## BRIEF A
Transcribe the passage on Artic Computing from "Artic Computing was" up to and including "their Amsoft brand.".

Artic Computing was a software development company based in Brandesburton, England from 1980 to 1986. The company's first games were for the Sinclair ZX81 home computer, but they expanded and were also responsible for various ZX Spectrum, Commodore 64, BBC Micro, Acorn Electron and Amstrad CPC computer games. The company was set up by Richard Turner and Chris Thornton. Charles Cecil, who later founded Revolution Software, joined the company shortly after it was founded, writing Adventures B through D. Developer Jon Ritman produced a number of ZX81 and Spectrum games for Artic before moving to Ocean Software.

Usually packaging and distributing games themselves, some titles were picked up by Sinclair who repackaged them under the Sinclair brand, and Amstrad who repackaged them under their Amsoft brand.

Adventures A through D were written for the ZX81 but were quickly ported to the ZX Spectrum platform on its release (as well as other systems). By comparison with later Spectrum adventure games such as The Hobbit, they are basic and short. However they are considered by many to be the start of the adventure game genre on the Spectrum in particular and thus were an important step in the growth of adventure games.

## BRIEF B
In the records below, format the lines from the line with "Is the distant" through the end of the records as a JSON list of strings, one string per line, leaving out blank lines.

## AVAILABLE DATA

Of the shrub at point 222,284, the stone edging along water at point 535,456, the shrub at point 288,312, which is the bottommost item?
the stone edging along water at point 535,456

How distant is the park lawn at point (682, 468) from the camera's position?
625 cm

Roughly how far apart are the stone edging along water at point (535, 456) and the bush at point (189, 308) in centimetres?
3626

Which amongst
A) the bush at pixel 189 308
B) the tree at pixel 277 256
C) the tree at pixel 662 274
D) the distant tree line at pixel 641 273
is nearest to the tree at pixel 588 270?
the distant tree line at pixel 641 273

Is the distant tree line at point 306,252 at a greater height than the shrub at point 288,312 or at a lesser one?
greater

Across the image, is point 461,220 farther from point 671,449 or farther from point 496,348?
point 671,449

## WORKED ANSWER A
Artic Computing was a software development company based in Brandesburton, England from 1980 to 1986. The company's first games were for the Sinclair ZX81 home computer, but they expanded and were also responsible for various ZX Spectrum, Commodore 64, BBC Micro, Acorn Electron and Amstrad CPC computer games. The company was set up by Richard Turner and Chris Thornton. Charles Cecil, who later founded Revolution Software, joined the company shortly after it was founded, writing Adventures B through D. Developer Jon Ritman produced a number of ZX81 and Spectrum games for Artic before moving to Ocean Software.

Usually packaging and distributing games themselves, some titles were picked up by Sinclair who repackaged them under the Sinclair brand, and Amstrad who repackaged them under their Amsoft brand.

## WORKED ANSWER B
[
  "Is the distant tree line at point 306,252 at a greater height than the shrub at point 288,312 or at a lesser one?",
  "greater",
  "Across the image, is point 461,220 farther from point 671,449 or farther from point 496,348?",
  "point 671,449"
]